Friday 10 January 2014

Of oracles (and gurus)

In 2001, Jim O’Neill, the British economist and former Goldman Sachs bigwig, coined the acronym BRIC to identify the coming economies of Brazil, Russia, India and China (with the later addition of South Africa to become BRICS). By all accounts, he got it about right, although some of his fellow economists wondered at the gap between China and the rest. A decade later, he has coined MINT for the next big four: Mexico, Indonesia, Nigeria and Turkey, and is now all over the BBC telling us about them. It seems that Nigeria was not on the original list until someone pointed out that South Korea, a smaller economy than Nigeria’s at the time of our independence in 1960, was in fact already developed, but then MINT is a more pleasing acronym given the object of the exercise.
 
The late inclusion of Nigeria is understandable. While the other three rank in the world’s top 20 economies, Nigeria languishes at 39.  Infrastructure (or the lack thereof) is primarily to blame, notably electricity, as Mr O’Neill readily acknowledges, with Indonesia, for instance, generating 24 times more than we do. Perhaps the Jonathan administration really will solve our power problem (his no less than the country’s), in which case we are assured that we will grow by up to 12% annually, in effect doubling the size of the economy every six years, but even without we are apparently growing at 7%.
 
The percentages may be as Mr O’Neill calls them, having spent 32 years ‘looking at a Reuters screen from when I got up at 6am in the morning until 9pm at night. Before I would go to bed I would predict what the dollar rate would be...’ Understandably, perhaps, he is enamoured of the man who predicts the naira rate, the ‘extraordinarily talented’ central bank governor, as well as the ‘charismatic’ finance minister, but then he had only eight days to measure the weight of this global economic powerhouse in the making (however many days he otherwise spent staring at the computer screen).
 
According to Mr O’Neill, the advantages all four countries possess are lots of people, good geography, abundant commodities (Turkey excepted) and ‘good inner demographics’. Nigeria is indeed a populous nation with abundant commodities and ECOWAS is ours for the taking but for the federal government’s tardiness in empowering our entrepreneurs who have, for instance, usurped France as ‘the leading supplier of imports’ to Ivory Coast, but what if most of your surplus young (no more so than in Nigeria) are illiterate? Whatever Awo’s faults, he ran the only government in this country which set about educating its children, with the then Eastern Region quickly following until this forward-looking enterprise was truncated by those who shun progress. Had they done the same we might by now be the South Korea which Mr O’Neill calls the only example in his lifetime of a country which went from third world to first (apologies to Singapore) on account of having ‘one of the highest levels of education’ in the world.
┄┄┄┄┄┄
:: Exercise A ::
In the column on the MINT economies, what is Nigeria's rank among world economies?
:: Exercise B ::
Extend the column on the MINT economies from its final sentence.
┄┄┄┄┄┄
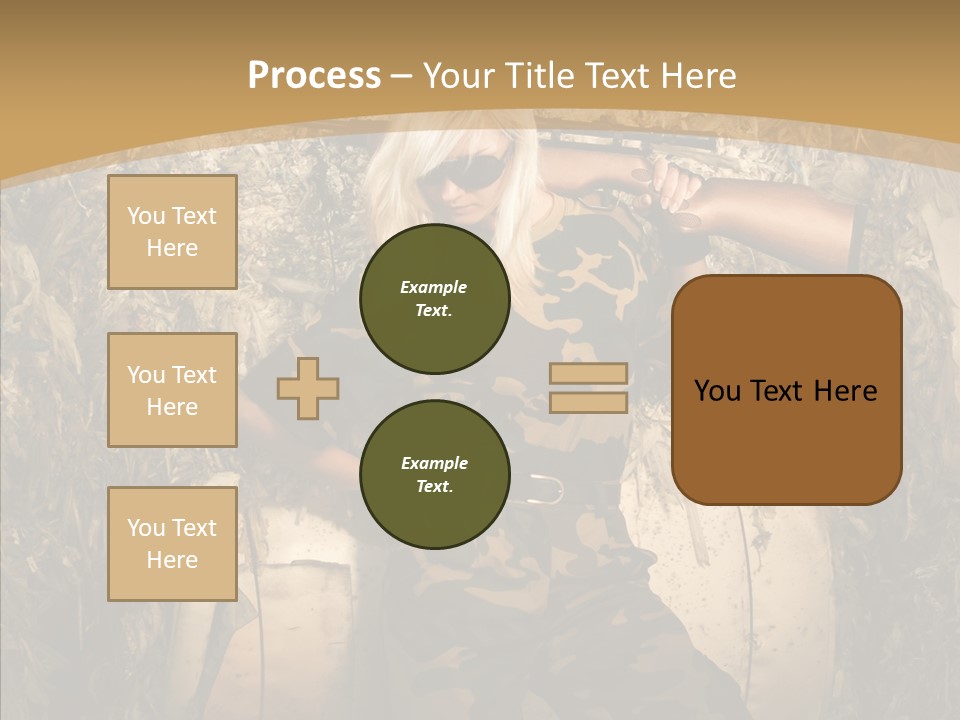 Process – Your Title Text Here

You Text Here

You Text Here

You Text Here

Example Text.

Example Text.

You Text Here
┄┄┄┄┄┄
:: Exercise result A ::
39th

:: Exercise result B ::
Mr O’Neill has been described as an ‘oracle’ (and sometimes a ‘guru’) on account of an acronym or two and perhaps he is, having successfully managed $800bn of other people’s money. He himself warns that his predictions are long-term – 30 years - so be careful where you put your money. He is also mindful of the scourge of corruption for which Nigeria is infamous, although he agrees with the overly-endowed central bank governor that this needn’t be the bugbear so often portrayed in the Western media since ‘[s]uch views are important to listen to, as an alternative to our often simplistic Western way of thinking’, to wit: ‘For many credible people in the Mint countries, corruption is a consequence of their weak past, not a cause of a weak future, and certainly not the number one challenge. It falls way down a list compared with the costs of energy and the breadth of its availability and, of course, infrastructure,’ although some might think that our energy and infrastructure problems were, in fact, the consequence of the corruption he so casually brushes aside. During his eight-day stay, Mr O’Neill was much inconvenienced by a delayed flight from Port Harcourt to Lagos, and was mightily relieved to be offered a private jet from Abuja to same, only a pity that he didn’t have time to sample the Lagos-Ibadan Expressway, where he would have seen for himself the corruption attendant upon the busiest road in Africa.
 
A large part of Mr O’Neill’s assessment – surprisingly for an economist – is what he called the ‘wow’ factor, as in, ‘In Turkey, visits to white goods manufacturer Beko and Turkish Airlines, the world's fastest growing airline, definitely made me go "Wow", and in Nigeria, I was saying it all the time.’ He was less-enamoured of Indonesia because, ‘The country's challenges are as big as I thought and I didn't hear too many things that made me go "Wow" in terms of trying to deal with them. The country needs more of a sense of commercial purpose beyond commodities, and has to improve its infrastructure.’ It’s fortunate that we can ourselves peer at our computer screens all the hours God sends and gauge the gap with a country which we were also at par with half a century ago.
 
By all accounts, Mr O’Neill is a fanatical Man U supporter – his walls at Goldman Sachs apparently bore testimony to this, and he was once on its board – so it was perhaps fortuitous that he met his match (as it were) in the Lagos State governor, who allowed him to win a penalty shoot-out. And who knows? Nigeria may yet score in the economic league table although it won’t be because of oracles (or gurus) pinpointing a central bank governor who studied Islamic Law at the University of Khartoum, or a Harvard University graduate seconded from the World Bank. The pity of it is that dem no go let person drink water put cup down because of the oracle (or guru) who anointed them, but worse again is our own gullibility in the sordid enterprise. Nigeria will become great when it decides to become great, and will in the process re-write the rules Mr O'Neill is so enamoured of.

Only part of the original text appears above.